# Factor in R: Categorical Variable & Continuous Variables

## What is Factor in R?

Factor in R is a variable used to categorize and store the data, having a limited number of different values. It stores the data as a vector of integer values. Factor in R is also known as a categorical variable that stores both string and integer data values as levels. Factor is mostly used in Statistical Modeling and exploratory data analysis with R.

In a dataset, we can distinguish two types of variables: categorical and continuous.

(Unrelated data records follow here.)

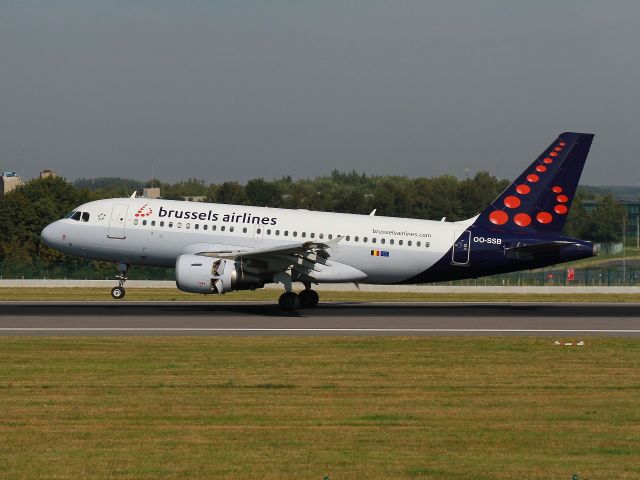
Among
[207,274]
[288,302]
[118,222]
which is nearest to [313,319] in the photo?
[288,302]

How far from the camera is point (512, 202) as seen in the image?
43.2 metres

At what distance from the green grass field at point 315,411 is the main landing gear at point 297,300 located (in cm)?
1138

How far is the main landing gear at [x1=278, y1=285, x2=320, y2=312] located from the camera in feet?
132

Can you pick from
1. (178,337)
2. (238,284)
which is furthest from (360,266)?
(178,337)

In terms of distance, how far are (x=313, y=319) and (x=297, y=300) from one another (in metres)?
4.54

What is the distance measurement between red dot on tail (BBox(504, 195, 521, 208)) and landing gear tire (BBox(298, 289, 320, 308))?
8740 mm

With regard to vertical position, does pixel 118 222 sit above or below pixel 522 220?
below

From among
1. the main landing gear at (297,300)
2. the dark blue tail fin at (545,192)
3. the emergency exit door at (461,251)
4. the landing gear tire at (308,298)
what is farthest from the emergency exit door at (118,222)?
the dark blue tail fin at (545,192)

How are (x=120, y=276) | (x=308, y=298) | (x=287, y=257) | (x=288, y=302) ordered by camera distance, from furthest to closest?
1. (x=120, y=276)
2. (x=308, y=298)
3. (x=288, y=302)
4. (x=287, y=257)

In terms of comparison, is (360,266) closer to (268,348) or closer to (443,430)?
(268,348)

• In descriptive statistics for categorical variables in R, the value is limited and usually based on a particular finite group. For example, a categorical variable in R can be countries, year, gender, occupation.
• A continuous variable, however, can take any values, from integer to decimal. For example, we can have the revenue, price of a share, etc..

## Categorical Variables

Categorical variables in R are stored into a factor. Let’s check the code below to convert a character variable into a factor variable in R. Characters are not supported in machine learning algorithm, and the only way is to convert a string to an integer.

Syntax

`factor(x = character(), levels, labels = levels, ordered = is.ordered(x))`

Arguments:

• x: A vector of categorical data in R. Need to be a string or integer, not decimal.
• Levels: A vector of possible values taken by x. This argument is optional. The default value is the unique list of items of the vector x.
• Labels: Add a label to the x categorical data in R. For example, 1 can take the label `male` while 0, the label `female`.
• ordered: Determine if the levels should be ordered in categorical data in R.

Example:

Let’s create a factor data frame.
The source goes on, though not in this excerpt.